▸ Texto para análise:
----

Os dados para Portugal são mais escassos, mas parecem acompanhar a situação na Europa e no Mundo. As doenças hepatobiliares são a 8ª causa de morte em Portugal. Nas últimas décadas, a hospitalização por doença hepática avançada é dominada pela doença hepática alcoólica (81%), hepatite C (8%) e B (2,9%). A prevalência de fígado gordo não alcoólico em Portugal ronda os 17-25%, sendo que 37% da população portuguesa apresenta algum grau de esteatose hepática.

Por fim, uma das formas de morte por doença hepática é o cancro primário do fígado (carcinoma hepatocelular ou hepatoma), muito associado às etiologias já descritas. Mundialmente, representa a 4ª causa de morte por cancro com cerca de 781 mil mortes por ano. Em Portugal é a 7ª causa de morte por cancro (1372 mortes/ano) e a 3ª causa de morte no grupo de doenças hepatobiliares.

A Saúde Digestiva do Fígado

Os três mandamentos para garantir a saúde do fígado:

1) uma dieta saudável, limitando o consumo gorduras e hidratos de carbono simples, em especial os açúcares. Privilegiar o consumo de legumes e vegetais, e alguns hidratos de carbono complexos em moderada quantidade. Complementar com exercício físico, pois diminui a resistência à insulina e melhora o risco de fibrose em múltiplas doenças hepáticas. O ideal será três caminhadas por semana, em passo rápido, de 20-30 minutos.

2) abolir ou no mínimo limitar o consumo de bebidas alcoólicas a 2 unidades (sensivelmente 10gr por cada unidade) de álcool por dia é essencial (não vale acumular e gastar tudo numa “noitada”). O consumo de medicamentos deve ser limitado ao necessário e prescrito por um médico, e o consumo de “produtos naturais”, vitaminas e outros “suplementos” devem ser abolidos sob risco de poder causar hepatite ou mesmo falência do fígado (“hepatite fulminante” com necessidade de recorrer a transplante hepático de emergência). A suplementação de nutrientes e vitaminas só tem lugar em casos muito específicos, com diagnóstico preciso, e não é indicado na população geral, nem mesmo nos atletas. E o café? Beber 2-3 cafés por dia evita o cancro do fígado, mas sem açúcar.

----

Traduza para inglês esta frase do texto sobre a saúde do fígado: «As doenças hepatobiliares são a 8ª causa de morte em Portugal.»

(Entradas de dados)

----

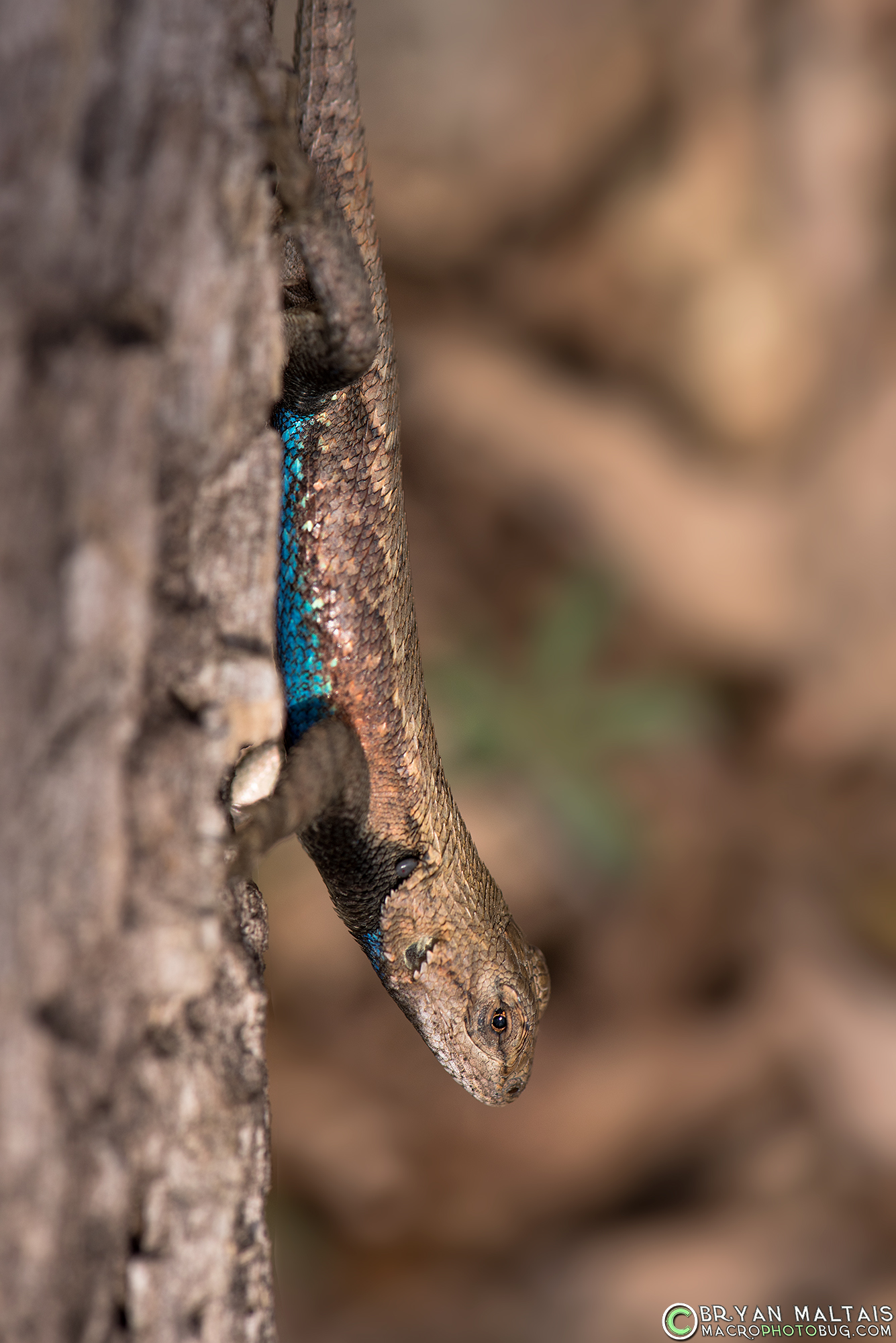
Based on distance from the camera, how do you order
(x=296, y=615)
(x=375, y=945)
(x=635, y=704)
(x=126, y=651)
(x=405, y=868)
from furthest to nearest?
(x=635, y=704), (x=375, y=945), (x=405, y=868), (x=296, y=615), (x=126, y=651)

----

▸ Solução do problema: Hepatobiliary diseases are the 8th leading cause of death in Portugal.